Future studies should include additional outcome measures including a quality-of-life measure to assess whether demonstrated changes in ED are reflected in overall quality of life of individuals with ASD. It may also be beneficial to examine internalizing and externalizing symptoms separately to explore whether RT is better at addressing one versus the other, although given the connection between the two in ED (Cai et al., 2021), it is possible there is an overlap in symptom reduction. Additionally, further evaluation of co-occurring diagnoses will strengthen future studies to assess whether addressing ED has impacts on specific co-occurring diagnoses. The primary use of caregiver measures to evaluate the intervention is a critical limitation. Future analysis of additional child self-report measures and additional functional outcome measures such as rates of emotional outbursts, both at school and home, may provide more information about real-life outcomes for youth. Additionally, objective, quantitative measures like autonomic reactivity may provide a helpful biological mechanistic means to evaluate treatment response. Finally, the ABC-I may not be the strongest measure for inclusion criteria as it may miss youth who experience ED related to anxiety. Future studies should explore other inclusion measure options and one option may be the EDI-R.
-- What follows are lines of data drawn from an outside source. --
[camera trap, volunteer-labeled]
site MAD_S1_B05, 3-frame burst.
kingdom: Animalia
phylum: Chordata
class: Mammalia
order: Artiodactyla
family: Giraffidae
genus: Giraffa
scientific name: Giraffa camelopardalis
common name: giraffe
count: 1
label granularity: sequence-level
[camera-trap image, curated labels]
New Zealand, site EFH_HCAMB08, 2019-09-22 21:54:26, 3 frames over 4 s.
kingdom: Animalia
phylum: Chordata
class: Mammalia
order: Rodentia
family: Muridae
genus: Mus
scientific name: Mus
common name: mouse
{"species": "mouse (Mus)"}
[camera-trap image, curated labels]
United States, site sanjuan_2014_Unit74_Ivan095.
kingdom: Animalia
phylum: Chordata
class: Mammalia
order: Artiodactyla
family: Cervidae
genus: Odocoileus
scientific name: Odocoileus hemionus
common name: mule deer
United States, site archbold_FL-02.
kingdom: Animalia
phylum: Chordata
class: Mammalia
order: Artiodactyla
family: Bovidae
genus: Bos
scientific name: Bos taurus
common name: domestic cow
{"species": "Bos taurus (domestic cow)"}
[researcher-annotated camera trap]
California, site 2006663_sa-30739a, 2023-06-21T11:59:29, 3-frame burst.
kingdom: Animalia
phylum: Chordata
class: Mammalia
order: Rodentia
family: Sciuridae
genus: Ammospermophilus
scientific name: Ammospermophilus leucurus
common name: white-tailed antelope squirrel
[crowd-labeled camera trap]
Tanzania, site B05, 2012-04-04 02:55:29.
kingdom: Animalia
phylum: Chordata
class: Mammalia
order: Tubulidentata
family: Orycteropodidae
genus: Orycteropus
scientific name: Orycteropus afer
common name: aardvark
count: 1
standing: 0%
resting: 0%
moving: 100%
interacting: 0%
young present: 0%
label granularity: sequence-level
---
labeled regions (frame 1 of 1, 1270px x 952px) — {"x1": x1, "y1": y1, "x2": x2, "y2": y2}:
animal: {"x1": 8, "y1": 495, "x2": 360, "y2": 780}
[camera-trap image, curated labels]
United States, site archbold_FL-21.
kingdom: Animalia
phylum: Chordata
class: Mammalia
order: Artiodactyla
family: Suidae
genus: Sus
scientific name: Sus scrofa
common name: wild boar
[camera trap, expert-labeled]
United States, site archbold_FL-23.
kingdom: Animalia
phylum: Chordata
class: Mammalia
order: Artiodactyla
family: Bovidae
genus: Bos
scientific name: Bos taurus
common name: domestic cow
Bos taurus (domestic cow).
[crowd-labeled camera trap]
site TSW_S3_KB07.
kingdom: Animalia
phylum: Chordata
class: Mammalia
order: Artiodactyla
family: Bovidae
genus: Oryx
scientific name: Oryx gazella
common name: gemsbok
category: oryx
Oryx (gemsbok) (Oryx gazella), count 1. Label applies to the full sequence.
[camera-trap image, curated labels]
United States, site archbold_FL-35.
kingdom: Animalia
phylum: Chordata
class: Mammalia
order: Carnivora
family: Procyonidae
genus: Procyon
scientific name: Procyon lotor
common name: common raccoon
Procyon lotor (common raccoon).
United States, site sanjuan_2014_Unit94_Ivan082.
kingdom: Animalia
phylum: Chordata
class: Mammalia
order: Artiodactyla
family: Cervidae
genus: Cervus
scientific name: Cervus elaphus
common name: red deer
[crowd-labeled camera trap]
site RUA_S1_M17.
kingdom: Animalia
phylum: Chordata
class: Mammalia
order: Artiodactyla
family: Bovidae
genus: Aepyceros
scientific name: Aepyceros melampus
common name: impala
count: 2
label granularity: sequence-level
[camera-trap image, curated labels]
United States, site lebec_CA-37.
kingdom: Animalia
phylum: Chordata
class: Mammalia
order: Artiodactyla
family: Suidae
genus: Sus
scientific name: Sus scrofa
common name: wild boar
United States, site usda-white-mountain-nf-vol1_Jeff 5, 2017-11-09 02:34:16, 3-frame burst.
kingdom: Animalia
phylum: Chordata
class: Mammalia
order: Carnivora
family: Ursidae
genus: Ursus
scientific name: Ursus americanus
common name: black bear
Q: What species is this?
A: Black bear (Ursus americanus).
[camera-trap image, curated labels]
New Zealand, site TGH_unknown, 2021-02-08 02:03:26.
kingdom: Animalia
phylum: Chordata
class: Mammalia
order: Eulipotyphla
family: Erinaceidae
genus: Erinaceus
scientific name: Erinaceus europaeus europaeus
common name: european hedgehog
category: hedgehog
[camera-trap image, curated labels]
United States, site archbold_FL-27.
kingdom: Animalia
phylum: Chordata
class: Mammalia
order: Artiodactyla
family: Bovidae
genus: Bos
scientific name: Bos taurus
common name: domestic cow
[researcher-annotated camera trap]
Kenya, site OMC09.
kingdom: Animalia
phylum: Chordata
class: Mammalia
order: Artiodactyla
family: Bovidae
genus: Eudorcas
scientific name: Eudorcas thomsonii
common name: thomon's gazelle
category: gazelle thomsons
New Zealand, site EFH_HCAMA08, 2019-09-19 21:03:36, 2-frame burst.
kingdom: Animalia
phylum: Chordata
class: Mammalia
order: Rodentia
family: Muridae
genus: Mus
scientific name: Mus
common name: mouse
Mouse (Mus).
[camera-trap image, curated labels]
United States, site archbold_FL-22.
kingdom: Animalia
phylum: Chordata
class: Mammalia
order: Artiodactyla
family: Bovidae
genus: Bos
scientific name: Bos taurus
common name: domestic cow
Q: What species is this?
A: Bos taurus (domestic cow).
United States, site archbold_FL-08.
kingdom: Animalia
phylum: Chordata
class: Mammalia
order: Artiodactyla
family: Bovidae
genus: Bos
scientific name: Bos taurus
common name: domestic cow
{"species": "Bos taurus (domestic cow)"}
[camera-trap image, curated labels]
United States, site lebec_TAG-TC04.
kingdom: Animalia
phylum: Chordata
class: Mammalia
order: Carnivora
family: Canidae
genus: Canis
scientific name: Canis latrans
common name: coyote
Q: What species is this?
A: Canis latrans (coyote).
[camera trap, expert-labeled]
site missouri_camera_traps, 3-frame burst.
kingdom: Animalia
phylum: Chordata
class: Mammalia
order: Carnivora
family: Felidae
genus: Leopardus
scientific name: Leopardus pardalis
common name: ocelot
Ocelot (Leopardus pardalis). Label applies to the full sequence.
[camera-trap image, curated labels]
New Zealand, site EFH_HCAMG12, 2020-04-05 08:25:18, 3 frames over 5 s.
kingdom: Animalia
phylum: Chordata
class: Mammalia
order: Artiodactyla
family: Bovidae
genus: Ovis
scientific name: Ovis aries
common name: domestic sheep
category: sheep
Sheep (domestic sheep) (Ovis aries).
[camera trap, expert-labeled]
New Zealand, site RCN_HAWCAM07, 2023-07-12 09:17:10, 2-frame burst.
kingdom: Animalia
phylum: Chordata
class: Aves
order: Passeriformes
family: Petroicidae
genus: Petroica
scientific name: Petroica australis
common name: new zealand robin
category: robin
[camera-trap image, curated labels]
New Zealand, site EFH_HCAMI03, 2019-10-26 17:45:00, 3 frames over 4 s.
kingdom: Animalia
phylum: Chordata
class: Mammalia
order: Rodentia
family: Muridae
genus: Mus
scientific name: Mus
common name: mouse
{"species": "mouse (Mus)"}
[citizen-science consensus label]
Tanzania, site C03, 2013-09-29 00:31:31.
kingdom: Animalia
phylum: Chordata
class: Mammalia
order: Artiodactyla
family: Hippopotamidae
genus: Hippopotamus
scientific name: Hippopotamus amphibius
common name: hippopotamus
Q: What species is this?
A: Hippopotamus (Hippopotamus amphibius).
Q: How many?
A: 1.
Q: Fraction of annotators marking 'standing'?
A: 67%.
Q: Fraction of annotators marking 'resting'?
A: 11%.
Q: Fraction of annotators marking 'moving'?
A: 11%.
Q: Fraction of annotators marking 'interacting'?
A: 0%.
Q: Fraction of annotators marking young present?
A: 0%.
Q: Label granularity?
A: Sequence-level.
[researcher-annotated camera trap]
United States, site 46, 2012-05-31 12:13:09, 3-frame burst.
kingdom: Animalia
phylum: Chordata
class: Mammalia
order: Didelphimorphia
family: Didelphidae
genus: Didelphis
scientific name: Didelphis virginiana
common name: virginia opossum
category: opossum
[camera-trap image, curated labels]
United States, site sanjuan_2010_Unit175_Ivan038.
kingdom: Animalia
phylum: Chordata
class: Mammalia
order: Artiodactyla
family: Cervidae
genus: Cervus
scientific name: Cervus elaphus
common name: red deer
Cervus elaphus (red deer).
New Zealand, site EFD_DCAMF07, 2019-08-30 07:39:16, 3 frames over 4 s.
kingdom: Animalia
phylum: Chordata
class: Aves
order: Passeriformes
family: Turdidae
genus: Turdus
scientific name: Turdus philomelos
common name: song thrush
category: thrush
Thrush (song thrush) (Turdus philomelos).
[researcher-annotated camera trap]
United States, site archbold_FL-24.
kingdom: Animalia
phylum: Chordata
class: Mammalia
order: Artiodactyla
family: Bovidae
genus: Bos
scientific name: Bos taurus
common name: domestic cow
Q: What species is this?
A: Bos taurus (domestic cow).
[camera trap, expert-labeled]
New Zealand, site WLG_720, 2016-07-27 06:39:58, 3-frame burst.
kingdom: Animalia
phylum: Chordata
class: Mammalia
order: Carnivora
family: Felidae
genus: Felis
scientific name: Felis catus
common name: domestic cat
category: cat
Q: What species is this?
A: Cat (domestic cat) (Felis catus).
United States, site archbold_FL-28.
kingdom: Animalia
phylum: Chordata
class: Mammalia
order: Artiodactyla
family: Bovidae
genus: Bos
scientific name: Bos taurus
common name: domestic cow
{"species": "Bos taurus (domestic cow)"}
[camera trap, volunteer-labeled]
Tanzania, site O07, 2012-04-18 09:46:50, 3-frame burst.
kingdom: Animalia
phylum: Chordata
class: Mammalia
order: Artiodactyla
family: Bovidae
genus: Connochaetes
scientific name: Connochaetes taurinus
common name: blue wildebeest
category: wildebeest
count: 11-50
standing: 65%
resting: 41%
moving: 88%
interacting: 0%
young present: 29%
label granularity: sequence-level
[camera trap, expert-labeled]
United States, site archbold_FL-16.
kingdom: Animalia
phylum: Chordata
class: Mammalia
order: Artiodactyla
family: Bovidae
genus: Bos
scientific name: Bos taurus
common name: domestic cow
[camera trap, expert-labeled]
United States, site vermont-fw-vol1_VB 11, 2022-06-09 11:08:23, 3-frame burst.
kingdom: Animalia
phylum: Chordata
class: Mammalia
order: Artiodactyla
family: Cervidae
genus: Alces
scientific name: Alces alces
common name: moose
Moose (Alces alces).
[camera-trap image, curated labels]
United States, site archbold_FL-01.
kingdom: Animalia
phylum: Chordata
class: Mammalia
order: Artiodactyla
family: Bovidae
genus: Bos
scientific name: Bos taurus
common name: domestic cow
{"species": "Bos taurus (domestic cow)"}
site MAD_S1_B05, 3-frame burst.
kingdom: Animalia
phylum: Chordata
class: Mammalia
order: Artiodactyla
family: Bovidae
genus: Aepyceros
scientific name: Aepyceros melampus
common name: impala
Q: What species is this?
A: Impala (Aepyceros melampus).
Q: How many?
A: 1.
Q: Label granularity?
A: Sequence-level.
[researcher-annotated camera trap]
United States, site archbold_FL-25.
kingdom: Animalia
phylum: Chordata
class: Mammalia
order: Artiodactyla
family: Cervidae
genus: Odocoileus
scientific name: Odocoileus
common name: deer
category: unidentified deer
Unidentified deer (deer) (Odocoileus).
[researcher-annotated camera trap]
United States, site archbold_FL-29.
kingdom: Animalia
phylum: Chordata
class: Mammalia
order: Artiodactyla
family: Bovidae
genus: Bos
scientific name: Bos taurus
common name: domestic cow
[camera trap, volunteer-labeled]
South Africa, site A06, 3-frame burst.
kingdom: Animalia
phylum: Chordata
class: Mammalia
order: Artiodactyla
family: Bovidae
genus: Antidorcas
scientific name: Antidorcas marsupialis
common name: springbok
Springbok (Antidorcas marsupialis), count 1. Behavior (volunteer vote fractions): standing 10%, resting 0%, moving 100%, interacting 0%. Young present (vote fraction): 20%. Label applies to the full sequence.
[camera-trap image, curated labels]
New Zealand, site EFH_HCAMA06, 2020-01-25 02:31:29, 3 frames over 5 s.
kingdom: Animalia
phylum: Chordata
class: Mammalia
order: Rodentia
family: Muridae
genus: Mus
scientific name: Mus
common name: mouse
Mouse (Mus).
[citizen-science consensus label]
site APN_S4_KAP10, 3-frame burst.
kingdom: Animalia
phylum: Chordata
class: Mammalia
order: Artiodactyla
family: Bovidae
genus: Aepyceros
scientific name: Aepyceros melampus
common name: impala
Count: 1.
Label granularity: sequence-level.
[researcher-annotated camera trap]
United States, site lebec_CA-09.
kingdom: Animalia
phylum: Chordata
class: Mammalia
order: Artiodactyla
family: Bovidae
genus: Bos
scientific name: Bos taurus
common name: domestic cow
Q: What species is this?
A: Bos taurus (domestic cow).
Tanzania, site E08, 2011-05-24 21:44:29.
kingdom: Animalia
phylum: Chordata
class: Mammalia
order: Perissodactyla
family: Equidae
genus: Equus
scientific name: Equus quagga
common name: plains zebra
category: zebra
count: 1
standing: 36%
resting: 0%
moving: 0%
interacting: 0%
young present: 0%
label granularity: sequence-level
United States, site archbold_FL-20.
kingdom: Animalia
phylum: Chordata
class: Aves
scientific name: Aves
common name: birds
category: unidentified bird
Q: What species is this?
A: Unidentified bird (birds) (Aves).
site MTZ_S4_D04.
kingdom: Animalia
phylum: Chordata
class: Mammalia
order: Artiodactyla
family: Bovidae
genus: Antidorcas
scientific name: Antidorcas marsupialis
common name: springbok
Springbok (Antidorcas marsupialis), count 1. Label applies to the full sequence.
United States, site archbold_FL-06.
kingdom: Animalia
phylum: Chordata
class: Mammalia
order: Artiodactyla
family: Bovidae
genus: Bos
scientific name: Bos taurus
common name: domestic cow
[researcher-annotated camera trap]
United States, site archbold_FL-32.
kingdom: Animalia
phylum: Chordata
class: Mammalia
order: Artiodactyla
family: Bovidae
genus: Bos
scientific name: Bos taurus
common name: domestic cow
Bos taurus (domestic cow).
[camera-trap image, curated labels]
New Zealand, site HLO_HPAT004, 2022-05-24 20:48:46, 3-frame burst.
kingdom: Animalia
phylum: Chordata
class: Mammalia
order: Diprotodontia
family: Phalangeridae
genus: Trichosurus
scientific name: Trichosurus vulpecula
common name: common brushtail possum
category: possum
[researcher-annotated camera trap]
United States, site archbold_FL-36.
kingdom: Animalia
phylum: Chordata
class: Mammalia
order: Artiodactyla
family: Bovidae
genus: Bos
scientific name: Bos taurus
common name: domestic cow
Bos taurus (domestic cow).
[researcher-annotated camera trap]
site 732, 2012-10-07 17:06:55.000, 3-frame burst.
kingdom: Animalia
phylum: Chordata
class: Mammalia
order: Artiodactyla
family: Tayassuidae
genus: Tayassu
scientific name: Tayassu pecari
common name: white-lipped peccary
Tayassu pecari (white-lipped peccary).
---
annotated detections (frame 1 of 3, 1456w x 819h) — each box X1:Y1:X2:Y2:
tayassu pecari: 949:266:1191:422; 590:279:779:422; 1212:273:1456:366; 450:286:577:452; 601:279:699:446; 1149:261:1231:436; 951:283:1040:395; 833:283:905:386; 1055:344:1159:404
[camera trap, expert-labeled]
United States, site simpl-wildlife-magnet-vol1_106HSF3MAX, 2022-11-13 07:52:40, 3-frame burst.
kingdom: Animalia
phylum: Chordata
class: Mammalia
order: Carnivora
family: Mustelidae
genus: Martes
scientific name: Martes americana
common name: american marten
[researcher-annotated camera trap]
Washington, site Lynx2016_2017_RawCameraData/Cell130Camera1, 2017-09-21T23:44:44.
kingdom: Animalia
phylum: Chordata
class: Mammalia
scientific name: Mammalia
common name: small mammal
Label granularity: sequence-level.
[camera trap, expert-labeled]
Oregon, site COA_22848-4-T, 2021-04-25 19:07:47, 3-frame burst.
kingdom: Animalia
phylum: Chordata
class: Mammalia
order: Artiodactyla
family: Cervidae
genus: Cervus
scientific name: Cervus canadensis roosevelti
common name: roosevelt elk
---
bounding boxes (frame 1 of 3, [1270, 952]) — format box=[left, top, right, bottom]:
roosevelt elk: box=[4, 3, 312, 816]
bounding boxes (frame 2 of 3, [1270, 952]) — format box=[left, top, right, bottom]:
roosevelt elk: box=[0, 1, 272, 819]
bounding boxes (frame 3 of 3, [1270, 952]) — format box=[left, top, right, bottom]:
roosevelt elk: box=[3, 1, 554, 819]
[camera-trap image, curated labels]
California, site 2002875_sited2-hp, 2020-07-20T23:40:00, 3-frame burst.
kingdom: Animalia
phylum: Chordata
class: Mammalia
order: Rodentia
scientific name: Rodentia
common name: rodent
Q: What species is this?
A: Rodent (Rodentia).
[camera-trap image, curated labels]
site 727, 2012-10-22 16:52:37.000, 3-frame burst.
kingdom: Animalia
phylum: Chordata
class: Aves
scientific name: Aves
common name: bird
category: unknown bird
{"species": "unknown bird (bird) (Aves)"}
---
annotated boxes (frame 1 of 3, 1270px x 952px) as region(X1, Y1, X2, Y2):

We included a wide age range of participants in order to increase access to emotion regulation intervention to youth with ASD. We addressed the wide age range by both analyzing the results together but also in separate age groups. Given the clear overlap of material, a combined sample was deemed appropriate, and the outcome measures suggested improvement in all participants, but there were notably different patterns of improvement between the two age groups. This supports a plan to split the intervention by age group and examine them as two distinct interventions in the future.

Conclusions

Emotion regulation is an important area of research within ASD given its connection to increased rates of challenging behavior, psychopathology, suicidality, and hospitalizations. Our within-subjects trial of RT suggests promise in improving ED symptoms as well as impacting related areas of flexibility and overall global improvement. We also show clinically meaningful reduction in hospitalization rates following RT. The comprehensive nature of this intervention including the group format, caregiver mediation, and use of a range of evidence-based techniques, is novel in comparison to the available interventions for ASD. RT addresses a clear need and gap in the literature related to ASD + ED treatment for children and teens. Future directions include a specific measure of mindfulness to further evaluate the youths’ mastery of the skill, more youth reported measures, and examination of responder characteristics. Given promising results from our pilot study, we believe the next logical step for RT is an RCT to determine whether improvements in ED and related factors were specific to our intervention or not.